Glucosamine, a natural amino monosaccharide, is a normal constituent of glycosaminoglycans. It is present in the extracellular matrix of the cartilage, in the synovial fluid, and in higher quantities in articular cartilage [12]. Glucosamine sulfate (GS) is both an oral supplement of glucosamine and is registered as a drug when prescription-grade.
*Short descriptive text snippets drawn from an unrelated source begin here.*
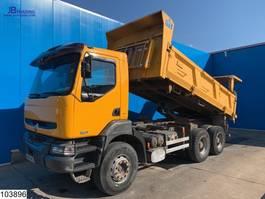 kipper vrachtwagen Renault Kerax 420 6x4, Manual, Steel suspension 2004
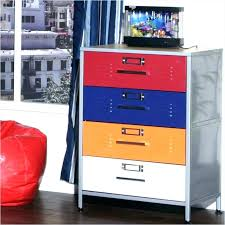 Lockers For Bedroom Storage Bedroom Lockers Lockers Bedroom Lockers Bedroom  Lockers White Bedroom Lockers Lockers For . Lockers For Bedroom ...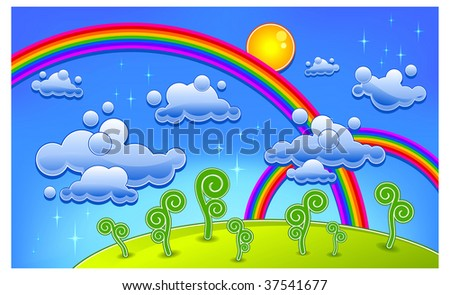 Grass, trees and two rainbow, cartoon landscape, vector illustration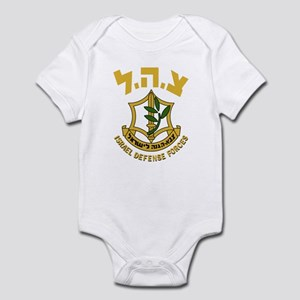 IDF Version 2 Infant Creeper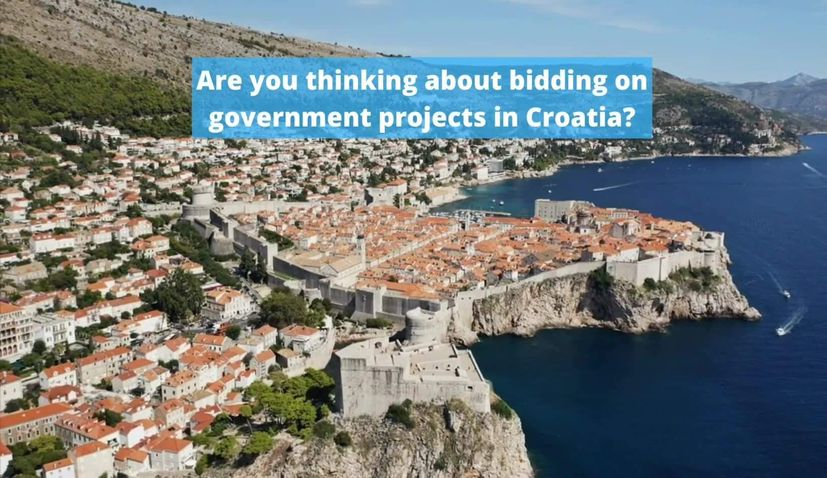 Crodiaspora: How to bid for public tenders in Croatia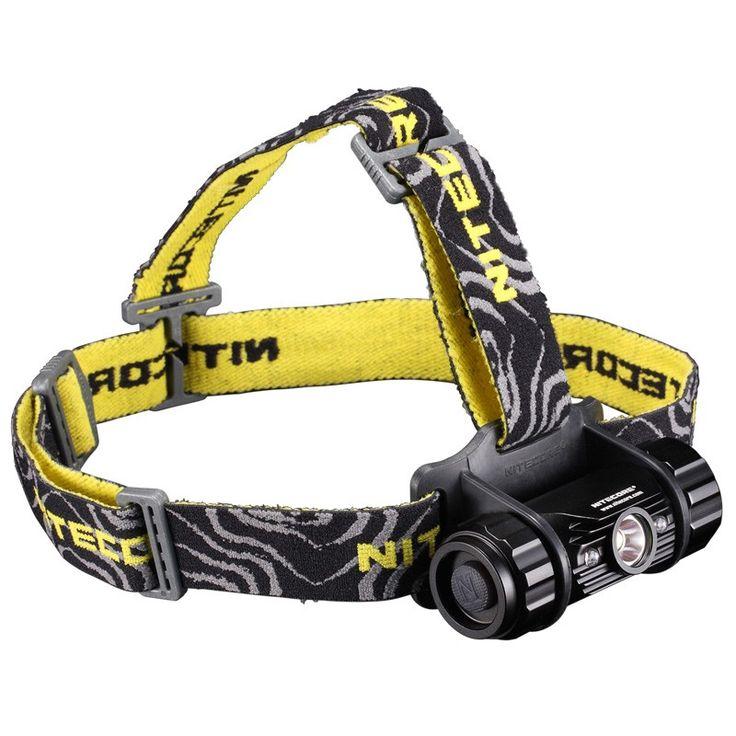 The Nitecore HC50 is a powerful, rechargeable, Waterproof LED Flashlight. 565 Lumens max and 10% off 'til Sunday Feb 1st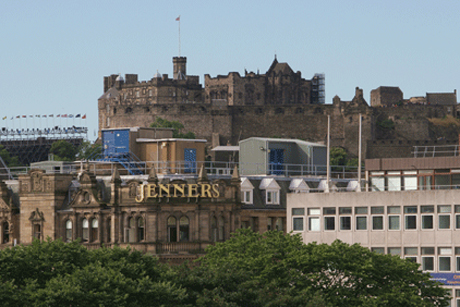 Edinburgh: A centre for life sciences and biotech in Scotland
It is thought to have anti-inflammatory and anti-apoptotic effects on articular cartilage and bone, and reportedly also has prebiotic properties [13,14,15]. Not all guidelines for the treatment of OA have taken into consideration the distinction between studies that used prescription drugs, and studies that used food supplements, or the distinction between studies carried out with GS and Glucosamine hydrochloride (characterized by a low pharmacokinetic profile compared to GS).

International guidelines [7, 9, 16] provide (strong or conditional) recommendations for the usage of oral non-steroidal anti-inflammatory drugs (NSAIDs) for patients with knee, hip, and/or hand OA. NSAIDs can be categorized into conventional NSAIDs and selective cyclooxygenase 2 inhibitors (COX-2) [16], with existing evidence that certain drugs in the NSAID class may have a more favourable safety profile than others. In this context, it is suggested that selective COX-2 inhibitors be preferred in individuals with gastrointestinal (GI) comorbidities [7, 9, 16] because they have a more favourable upper GI safety profile than non-selective NSAIDs. Oral NSAID therapy is the mainstay of pharmacological management in knee OA (KOA) [7], although few international OA guidelines address the relative merits of different drugs among the selective and non-selective NSAIDs. There is nonetheless consensus that NSAID dosage should be as low as possible, and treatment duration should be as short as possible [7, 9]. The ESCEO clearly recommends the use of oral NSAIDs (selective or non-selective) in the second step of its management algorithm, when subjects still have pain or functional limitation after background therapy with SYSADOAs. In the ESCEO algorithm [5], it is suggested that NSAIDs be used only intermittently for longer cycles, and the appropriate molecule should be selected based on the patient’s risk profile.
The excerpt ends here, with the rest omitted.